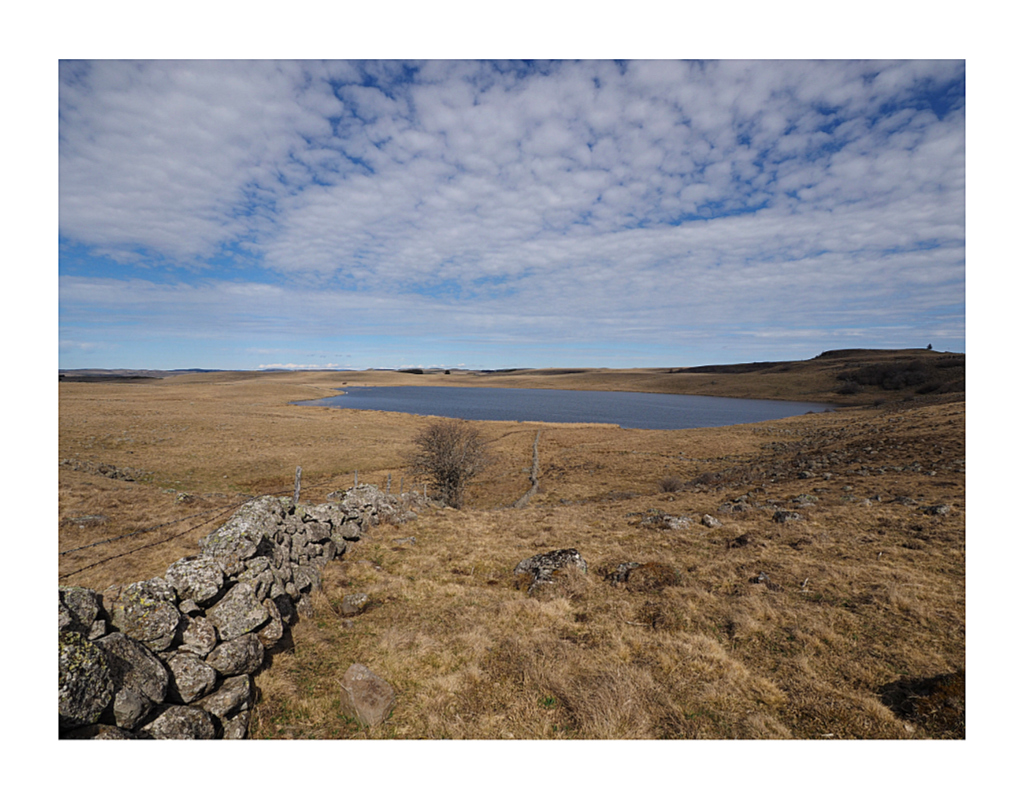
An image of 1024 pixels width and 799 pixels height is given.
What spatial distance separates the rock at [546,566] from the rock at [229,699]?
249 inches

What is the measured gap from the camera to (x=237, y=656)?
22.7 feet

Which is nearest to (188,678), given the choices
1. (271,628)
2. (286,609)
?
(271,628)

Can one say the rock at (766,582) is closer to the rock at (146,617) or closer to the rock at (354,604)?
the rock at (354,604)

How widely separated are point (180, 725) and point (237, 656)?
1360 mm

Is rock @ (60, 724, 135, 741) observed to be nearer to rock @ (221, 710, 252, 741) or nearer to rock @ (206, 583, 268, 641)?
rock @ (221, 710, 252, 741)

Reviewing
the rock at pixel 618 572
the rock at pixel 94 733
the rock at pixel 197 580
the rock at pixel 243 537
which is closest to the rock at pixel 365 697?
the rock at pixel 94 733

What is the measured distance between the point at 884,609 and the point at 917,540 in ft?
17.7

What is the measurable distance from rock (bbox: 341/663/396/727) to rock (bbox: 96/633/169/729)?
2.36 metres

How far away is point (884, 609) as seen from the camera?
905 cm

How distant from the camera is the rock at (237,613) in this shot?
743 centimetres

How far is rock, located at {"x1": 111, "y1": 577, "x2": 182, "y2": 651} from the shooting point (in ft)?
21.4

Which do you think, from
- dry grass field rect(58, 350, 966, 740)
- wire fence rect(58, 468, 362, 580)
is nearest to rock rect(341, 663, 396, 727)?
dry grass field rect(58, 350, 966, 740)

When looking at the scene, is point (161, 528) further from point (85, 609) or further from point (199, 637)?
point (85, 609)

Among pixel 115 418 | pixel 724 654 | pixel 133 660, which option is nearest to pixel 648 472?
pixel 724 654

· · · ·

▶ _What is expected_: Rewrite all the records above with every "camera" swapped for "viewer" and everything else unchanged, leaving out the pictures.

▶ _Output of the task_:
An image of 1024 pixels width and 799 pixels height is given.
What spatial distance separates the rock at [546,566] from the rock at [229,699]?
249 inches

What is the measured gap from the viewer to (x=237, y=656)?
22.7 feet

Which is nearest to (188,678), given the choices
1. (271,628)
2. (286,609)
?
(271,628)

Can one say the rock at (766,582) is closer to the rock at (146,617) or closer to the rock at (354,604)?
the rock at (354,604)

How widely separated are point (180, 725) and point (237, 656)?
1360 mm

Is rock @ (60, 724, 135, 741) observed to be nearer to rock @ (221, 710, 252, 741) or nearer to rock @ (206, 583, 268, 641)?
rock @ (221, 710, 252, 741)

Reviewing
the rock at pixel 618 572
the rock at pixel 94 733
the rock at pixel 197 580
the rock at pixel 243 537
which is closest to the rock at pixel 365 697?
the rock at pixel 94 733

What is the measured distance between the point at 884,609 and the point at 917,540 in ft?
17.7

What is the measurable distance from rock (bbox: 341/663/396/727) to rock (bbox: 96/633/169/729)?
2.36 metres

How far away is point (884, 609) as seen from the viewer?
905 cm

How distant from the viewer is the rock at (237,613) in this shot?
743 centimetres

How far is rock, located at {"x1": 111, "y1": 577, "x2": 182, "y2": 651} from the shooting point (in ft)?
21.4

Which do you think, from
- dry grass field rect(58, 350, 966, 740)
- wire fence rect(58, 468, 362, 580)
is nearest to rock rect(341, 663, 396, 727)?
dry grass field rect(58, 350, 966, 740)

When looking at the scene, is point (161, 528) further from point (85, 609) or further from point (199, 637)?
point (85, 609)

Among pixel 115 418 | pixel 724 654 | pixel 133 660, which option is nearest to pixel 648 472?
pixel 724 654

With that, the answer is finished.